Electrochemical conversion of nitrogen to ammonia-experimental and theoretical studies

1802d7f8-a461-4b0a-8a99-0eac9ed1b534

Closed

EPSRC
EPSRC
EPSRC
EPSRC
EPSRC

£118,950

Feb. 1, 2016

Jan. 31, 2017

This University of Oxford led project will demonstrate the feasibility of producing ammonia, an energy vector with multiple applications, in a carbon free synthesis powered by renewable energy. This part of the study aims to simulate the electrochemical syntheses of ammonia from nitrogen and hydrogen/water.

Bulk models to represent the experimental systems in a realistic fashion At the first stage, we will focus on electrode materials with varying amounts of Samarium, namely Sm2-xSrxNiO4 (with x=0.4, 0.5, 0.8 and 1.2) and SmFe0.7Cu0.3- xNixO3 (with x=0, 0.1, 0.2 and 0.3), that have been reported in the literature. These systems have been characterized experimentally and shown a strong difference in catalytic activity towards electrochemical synthesis of ammonia. Aim of the computational simulations is to understand the difference in activity in order to help decision making on potential improved experimental systems and/or predict trends in catalytic activity.

To succeed in this ambitions, a broad skill set of computational modelling techniques is required. As this might become a re-appearing pattern for newly identified materials or potential catalysts, we'll establish a protocol that can be followed for any new material of interest for the electrodes This will form the basis for the work undertaken in the first part of the project.
- Generation of starting structure of bulk material based on available experimental evidence
- Monte Carlo (MC) simulations (using the in-house code DL_MONTE ) to the thermodynamically stable phase
- Validation of the model by theoretical reproduction of bulk properties, e.g. the ionic conductivity with Adaptive Kinetic Monte Carlo (AKMC) techniques (using the in-house code DL_AKMC )

Establishing a bulk structure is key for validation of most experimental values.
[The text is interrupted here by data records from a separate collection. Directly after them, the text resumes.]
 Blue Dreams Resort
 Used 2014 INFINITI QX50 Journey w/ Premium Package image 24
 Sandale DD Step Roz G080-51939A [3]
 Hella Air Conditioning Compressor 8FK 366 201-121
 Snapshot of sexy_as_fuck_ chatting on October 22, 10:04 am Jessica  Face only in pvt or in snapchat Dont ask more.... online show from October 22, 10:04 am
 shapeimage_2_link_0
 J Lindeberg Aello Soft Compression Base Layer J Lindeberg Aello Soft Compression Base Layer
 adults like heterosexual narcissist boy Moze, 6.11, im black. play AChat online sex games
The reactivity of the electrode, however, depends on the catalytically active surface. In the secnd part of the project, we'll therefore establishe a reliable and reproducible protocol to generate different crystal surfaces and determine the likelihood of their appearance in the experimental systems (using the in-house code DL_POLY , and/or CRYSTAL)To keep the computational efficiency as low as possible, we'll establish realistic, but still efficient representations of the systems of interest by using a cutting cluster approach.
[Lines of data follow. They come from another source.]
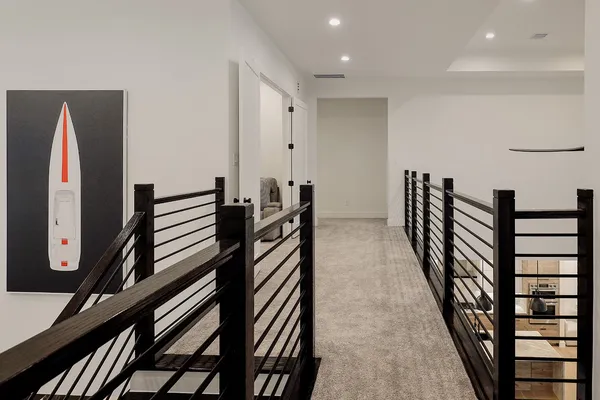 $1,500,000 | 17819 South Blue Heron Circle, Montgomery, TX 77316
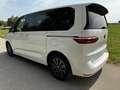 Volkswagen T7 Multivan 2,0TDI DSG Elegance KÜ 5 Sitzer 110 kW (150 PS)... Weiß - thumbnail 2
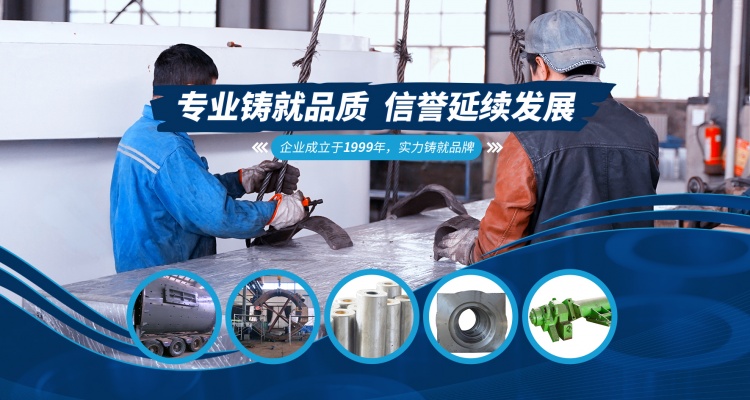 &#31859;&#20848;&#22312;&#32447;&#27880;&#20876;&#45;&#31859;&#20848;&#65288;&#20013;&#22269;&#65289;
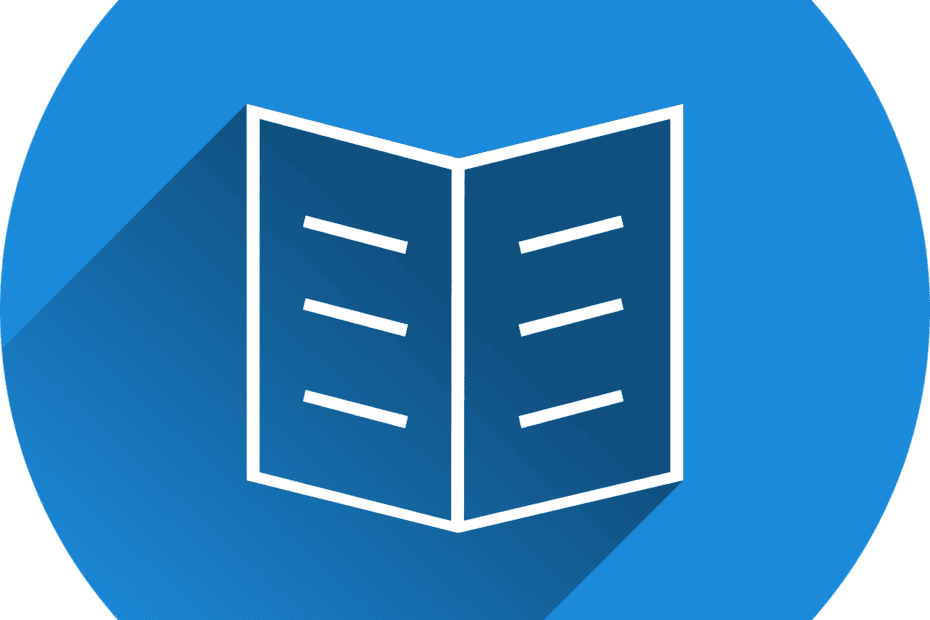 buch-symbol-sachbuecher-des-monats-sachbücher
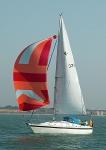 081012 KEROMI 8CDX1133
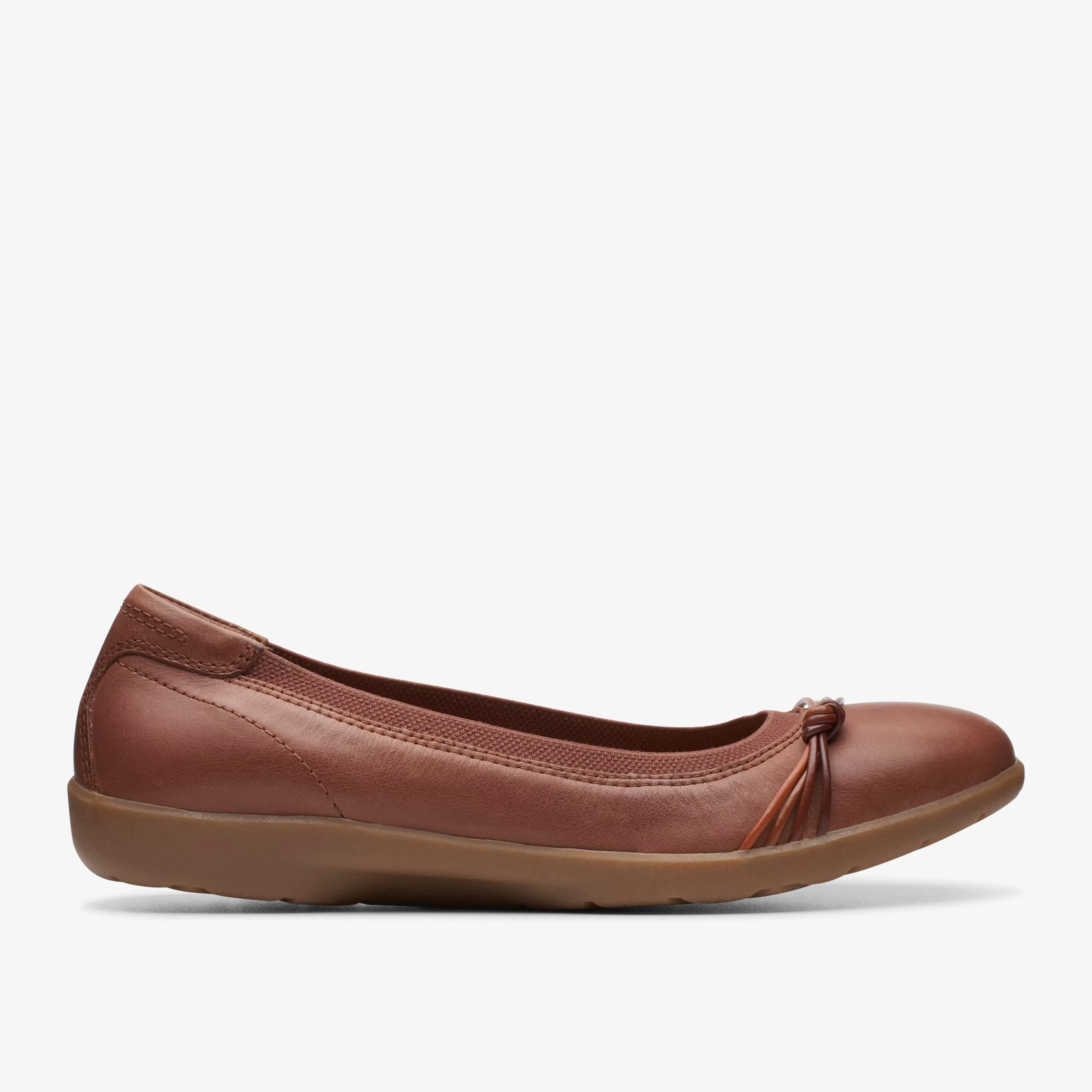 Flash Sale Meadow Rae Women Ballet Flats | Flats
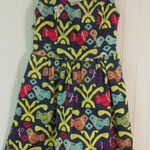Judith March  summer dress size Medium Photo 0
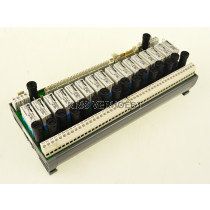 ABB 1SNA020833R1600 (USED)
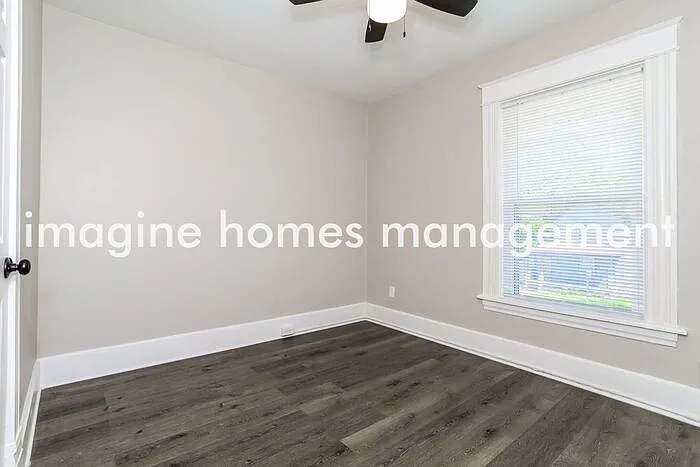 4211 Whetsel Ave — Photo 9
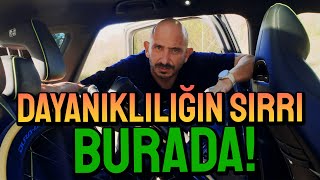 Koşu Ve Bilette Performansı Uçuran Gizli Anahtar Base Training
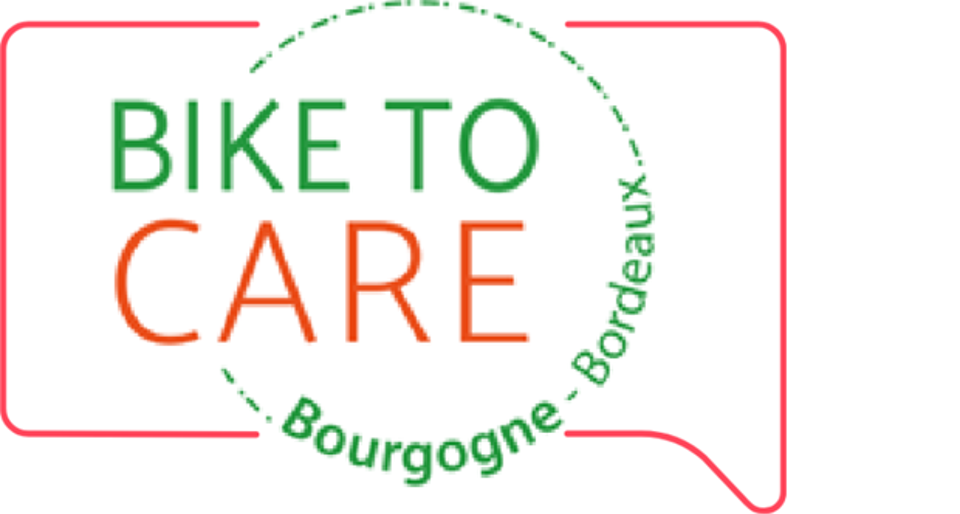 Bike To Care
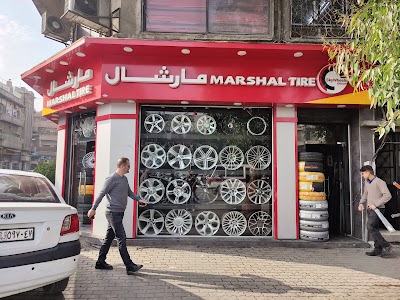 سكاي ويلز Sky Wheels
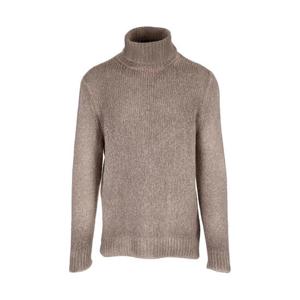 25 FW 아방뚜아 터틀넥 스웨터 223WU3711BIOVH TP444759393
In the third part of the study, we'll use these representations to study the reactivity at the interface, taking into account different competing reactions:We'll simulate the catalytic conversion of nitrogen to ammonia, which is the reaction we are actually interested in. In addition, we'll investigate potential competing reaction like the generation of hydrogen at the cathode (2H+ + 2e- -> H2), reducing the Faradaic efficiency of the MEAs. Namely, we will evaluate the influence of the electrolyte, and/or electromagnetic fields on the reaction energies, but also on the geometries (an effect that is normally neglected).
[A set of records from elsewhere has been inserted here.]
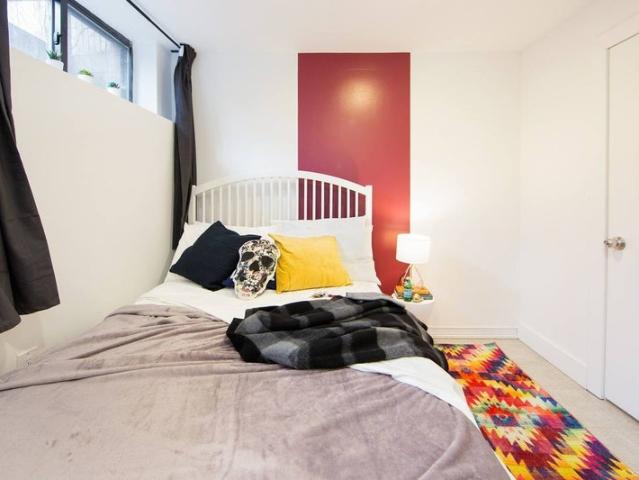 Room for rent in Arverne, New York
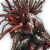 "Mutated Defiler" icon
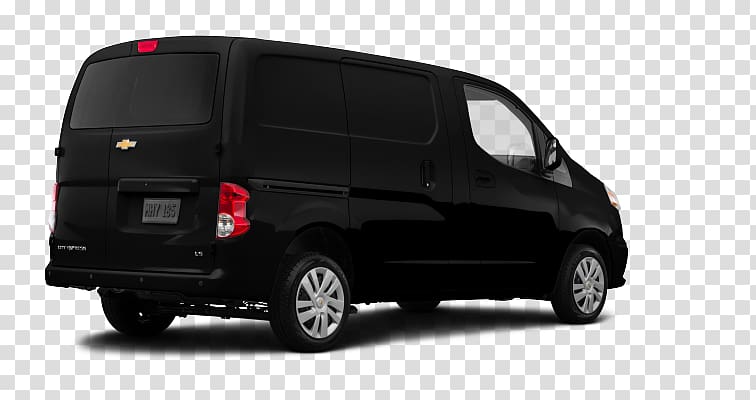 Nissan NV Van Car Ford Transit Connect, nissan transparent background PNG clipart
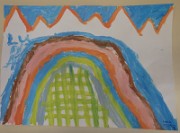 luna_peinture_2015-09-04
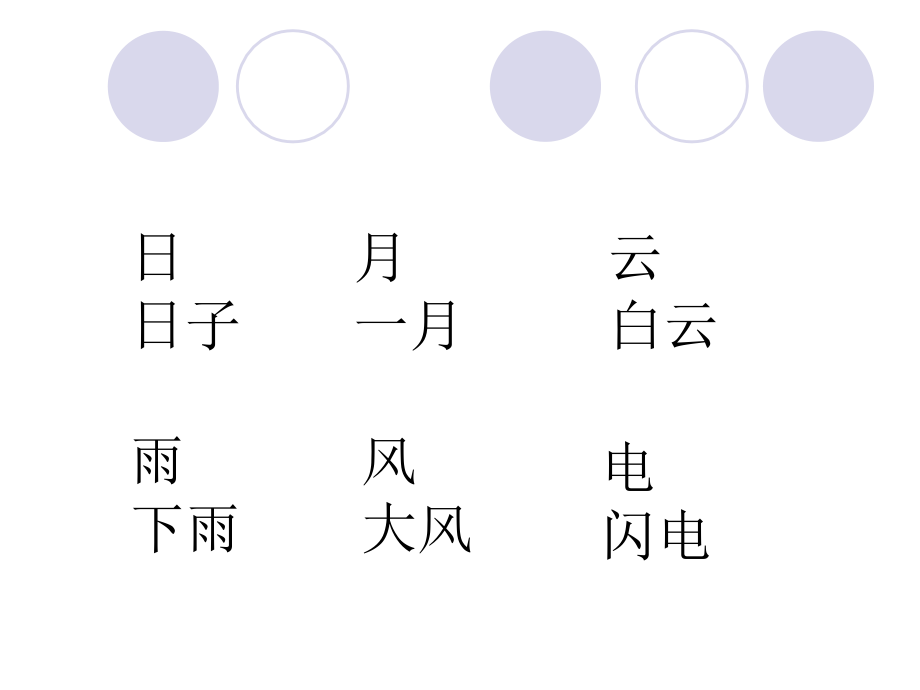 第二板块对子歌.ppt_第2页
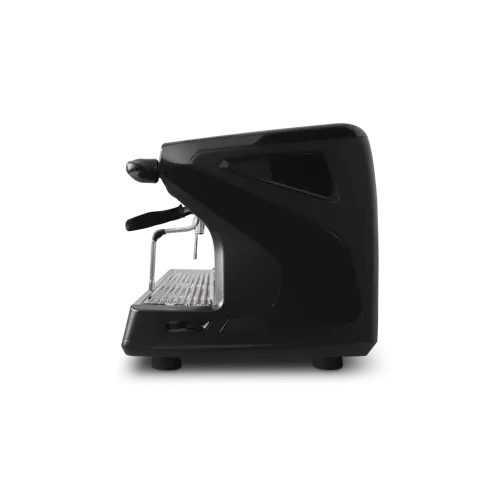 Rancilio Classe 7 USB Tall 3 Group Commercial Espresso Machine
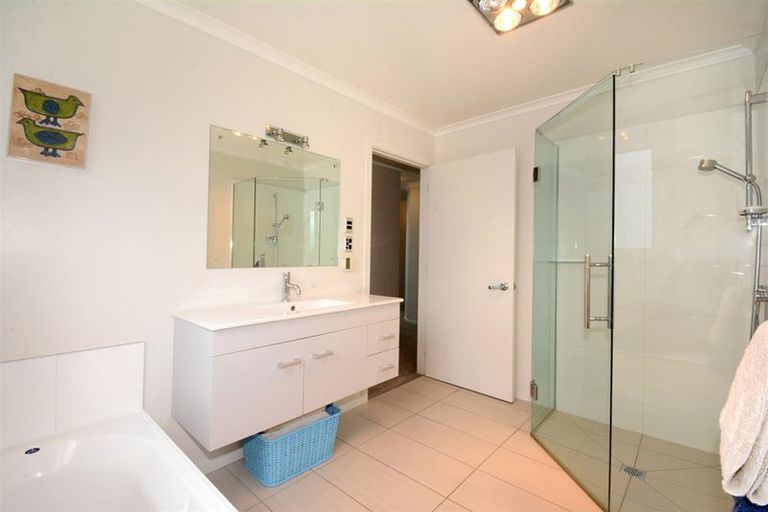 Photo of property in 4c Clayton Street, Saint Clair, Dunedin, 9012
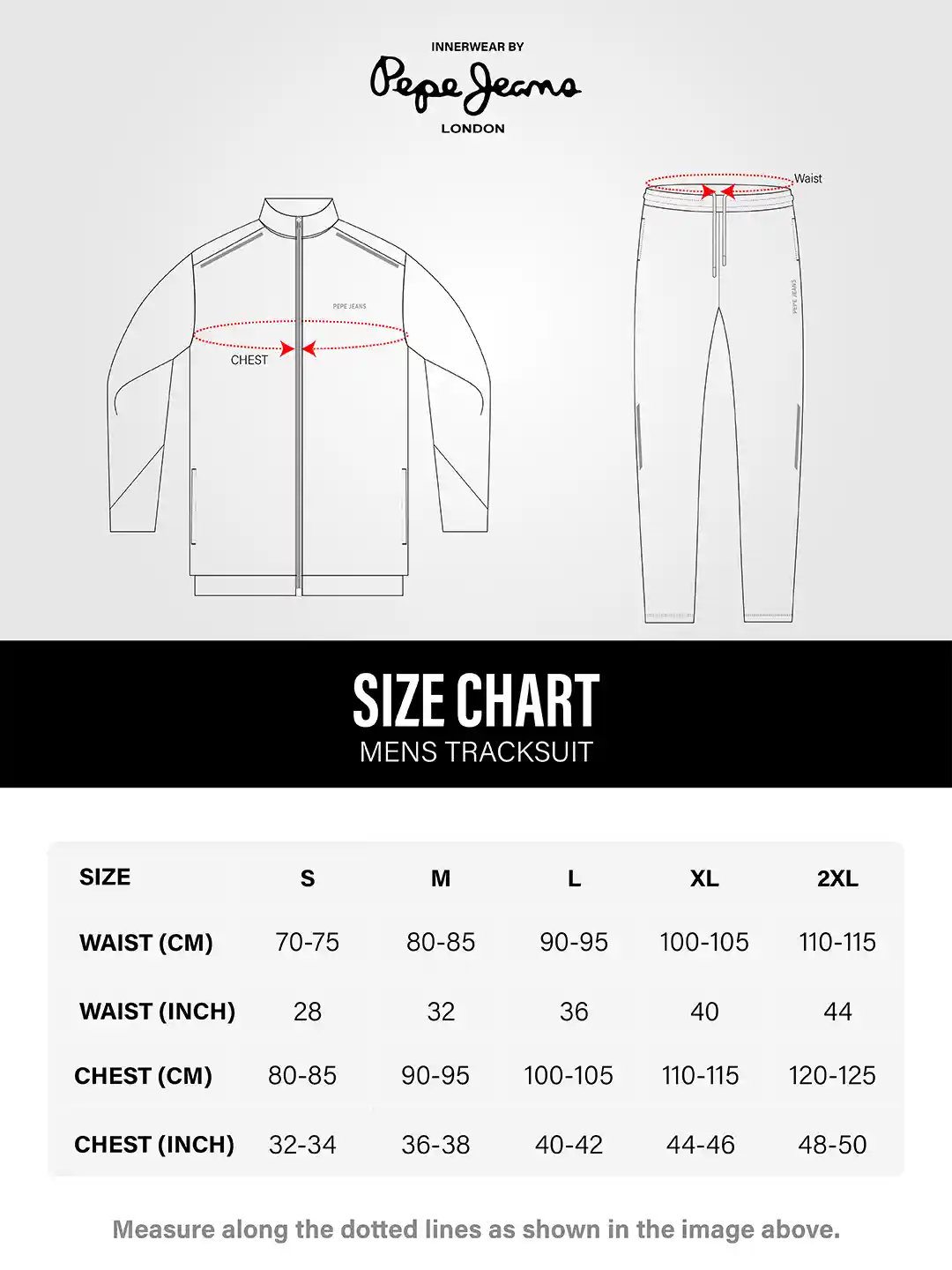 Voucher Code Pepe Jeans Code Promo Pepe Jeans Men Mock Collar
At the end of the project, we aim to be able to use computational simulations to understand and to be anle to make predictions on the difference in activity in a diverse group of materials in order to help decision making on potential improved experimental systems and/or predict trends in catalytic activity.

Potential Impact:
Ammonia is a commodity and the sole differentiators from the customers/market perspective are price and environmental impact. The business opportunity is to deliver a carbon-free production process for ammonia which can then be utilized a flexible asset for 4 sub-areas:
(i) Currently ammonia is used as a feedstock for the chemical industry. About 80% is used in the fertilizer industry with the remaining 20% being used in varied range of chemical pro-cesses and the plastics industry.
(ii) As an energy storage medium for heat and electricity, which can be turned into heat/electricity (via gas turbines or fuel cells) on demand. (short-medium opportunity)
(iii) A fuel for the transportation sector.
(iv) As a highly efficient hydrogen carrier, thereby supporting the implementation of the Hydrogen Economy.
There is currently no cost-competitive renewable based carbon-free synthetic route in the marketplace. If this technical feasibility study is successful, the impact for this new electrochemical synthesis method is
(a) Carbon-free,
(b) capable of integration with an intermittent energy source and
(c) achieves high efficiencies.
Thus, the key technology in such a synthesis and output from this work, will be the Membrane Electrode Assembly (MEA), which could be integrated with a source of
intermittent electricity generation.